#### To do
**a)** In the article on refugee housing in Greece, how many inhabitants did the village of Idomeni have?
**b)** Extract the passage of the article on refugee housing in Greece that runs between "Thousands of people" and "4.000 persons each.", inclusive.

#### Passage shown
=== Begin Enclosure ===
Refugee reception and housing practices in Greece. Notes from a workshop on inclusiveness and development planning.
By Carlotta Fontana Valenti, on 23 May 2018
This is a short story from a contested place: the town of Kilkis, located 40 km’s away from the border between Greece and the Former Yugoslav Republic of Macedonia (FYROM) where, as in other rural areas in Greece, the economic crisis brought unemployment and depopulation. For its crucial location at the crossroads of migration routes, Kilkis has also been at the centre of the tragic events during the so called refugee crisis of 2015. Over a mid-November night that year, Macedonia, Croatia and Serbia decided, almost simultaneously, to close their borders and modify the conditions of entrance to those in transit towards Northern Europe.
Thousands of people found themselves stranded in a small village of 154 inhabitants. This is how Idomeni became the largest unofficial camp in Greece and remained such for more than a year. In the absence of international aid, activist and citizen groups were active in the area since the summer of 2015 providing basic assistance to those living in the camp or in transit. Lately in 2016, with the arrival of international agencies, two military-run camps were formed in the surrounding areas of Kerso and Nea Kavala hosting 4.000 persons each.
Camp accommodation remains an inadequate and hopeless response to displacement, generating exclusion and contributing to increase physical and social segregation between residents and newcomers, preventing any form of encounter and reinforcing the narrative according to which displaced population constitute a threat to the local community. The unsustainability of the situation became evident to a group of local volunteers from Kilkis who soon started mobilising local resources to find a better solution to the crisis. Capitalising on hospitality practices rooted in the history of the country (Greece welcomed displaced population after the fall of the Ottoman Empire and from the Republic of Turkey between 1918 and 1930), families in Kilkis opened their doors to refugees.
It is in this context that the OMNES volunteer association started operating to implement a three-folded pilot project based on: 1) providing dignified housing for vulnerable people; 2) facilitating trust-building between residents and newcomers through the creation of an inclusion centre; 3) supporting income and skills generating activities to promote social and economic development starting from local resources. OMNES’ holistic approach to inclusion recognises home as the core of physical, social and psychological wellbeing of its occupants (Dayarante & Kellet, 2008) with the belief that, by providing dignified housing solutions, people in transit become better able to find security and trust toward collaborating with the local community.
As part of a small initiative funded by seeds research funds of DPU and embedded onto a longer term action research engagement with local governments and NGOs operating in refugee housing provision and hosting practices in Southern Europe, I embarked on a visit to Kilkis during an international workshop/Urban Laboratory held in Thessaloniki between 12th-15th of April. The initiative, ‘Planning for Inclusive Cities’, aimed to bring together Mayors, Institutions and CSO from Greece and others cities in Europe to open a cross-country dialogue and a learning exchange platform on inclusive practices.
=== End Enclosure ===
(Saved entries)
=== Begin Enclosure ===
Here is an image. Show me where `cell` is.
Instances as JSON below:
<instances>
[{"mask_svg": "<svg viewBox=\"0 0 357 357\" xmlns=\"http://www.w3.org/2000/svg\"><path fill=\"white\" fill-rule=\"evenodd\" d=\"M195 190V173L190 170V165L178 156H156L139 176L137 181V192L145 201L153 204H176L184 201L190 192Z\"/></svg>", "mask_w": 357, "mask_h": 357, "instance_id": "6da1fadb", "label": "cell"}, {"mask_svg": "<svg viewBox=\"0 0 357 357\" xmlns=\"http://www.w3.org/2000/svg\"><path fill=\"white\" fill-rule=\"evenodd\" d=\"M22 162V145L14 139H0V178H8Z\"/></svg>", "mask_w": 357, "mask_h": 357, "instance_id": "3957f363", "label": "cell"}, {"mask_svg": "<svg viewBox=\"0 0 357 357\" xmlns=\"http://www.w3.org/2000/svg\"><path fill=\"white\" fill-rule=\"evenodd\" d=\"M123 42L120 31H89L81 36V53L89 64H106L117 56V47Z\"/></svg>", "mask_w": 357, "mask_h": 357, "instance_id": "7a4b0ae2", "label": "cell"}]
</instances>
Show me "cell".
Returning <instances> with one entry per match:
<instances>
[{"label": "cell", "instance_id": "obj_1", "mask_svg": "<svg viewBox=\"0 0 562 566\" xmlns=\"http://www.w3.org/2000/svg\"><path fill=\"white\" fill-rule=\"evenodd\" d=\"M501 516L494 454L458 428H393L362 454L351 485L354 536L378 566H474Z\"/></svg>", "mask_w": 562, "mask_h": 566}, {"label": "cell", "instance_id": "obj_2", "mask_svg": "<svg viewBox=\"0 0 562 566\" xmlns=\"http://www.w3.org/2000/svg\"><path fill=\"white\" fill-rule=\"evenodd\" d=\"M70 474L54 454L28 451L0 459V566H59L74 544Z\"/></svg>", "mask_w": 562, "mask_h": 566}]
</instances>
=== End Enclosure ===
#### Answers given
**a)** 154

**b)**
Thousands of people found themselves stranded in a small village of 154 inhabitants. This is how Idomeni became the largest unofficial camp in Greece and remained such for more than a year. In the absence of international aid, activist and citizen groups were active in the area since the summer of 2015 providing basic assistance to those living in the camp or in transit. Lately in 2016, with the arrival of international agencies, two military-run camps were formed in the surrounding areas of Kerso and Nea Kavala hosting 4.000 persons each.